Study the architecture of the microgrid and select the AC/DC microgrid architecture. Then analyze different energy storage systems, select battery energy storage systems as the energy storage system of the microgrid, and build a large capacity battery energy storage systems composition and simplified model. Introduce the working principle of battery energy storage systems and establish evaluation indicators for peak shaving and valley filling in microgrids.
The research is about how to allocate capacity reasonably for battery energy storage systems. Firstly, it introduces the shortcomings of traditional capacity allocation methods and introduces the method of using intelligent algorithms to solve the objective function to allocate capacity reasonably for battery energy storage systems. A microgrid economic benefit model has been established with the goal of microgrid economy, the charging and discharging power of battery energy storage systems as limitations, the power load vacancy rate, and the overcharging and discharging of battery energy storage systems as constraints.
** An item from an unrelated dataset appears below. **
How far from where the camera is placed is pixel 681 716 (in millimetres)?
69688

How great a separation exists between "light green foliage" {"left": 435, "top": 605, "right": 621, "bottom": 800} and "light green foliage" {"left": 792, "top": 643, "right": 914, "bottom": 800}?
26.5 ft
The artificial bee colony algorithm with dynamic parameter improvement is used to solve and obtain the optimal configuration of the capacity of the microgrid battery energy storage system.
The main research focuses on the battery energy storage systems peak shaving and valley filling charge and discharge control strategy. Analyze the problem of sudden changes in load under constant power control strategy, leading to instability of microgrids and overcharging and discharging of battery energy storage systems. Considering the economy of microgrids while meeting the requirements of peak shaving and valley filling, an objective function with the minimum standard deviation of peak shaving and valley filling was constructed. The constraint conditions of preventing overcharging and discharging of battery energy storage systems, power balance, and upper limit of charging and discharging power were taken as constraints, and particle swarm optimization algorithm was used to solve the problem. Adopting constant parameter power and constant parameter power difference control strategy without load jump, reducing overcharging and discharging phenomena, and extending the service life of battery energy storage system. Compared with the constant power control strategy, the constant parameter power difference control strategy effectively solves the problem of overcharging and discharging in battery energy storage systems. Using the ergodicity of chaos theory to solve the local optimization problem of particle swarm optimization algorithm, and optimizing the charging and discharging power of the battery energy storage system through an improved particle swarm algorithm. The improved particle swarm optimization algorithm with constant parameter power difference control strategy has a better effect on peak shaving and valley filling of power loads, further reducing overcharging and discharging phenomena in battery energy storage systems.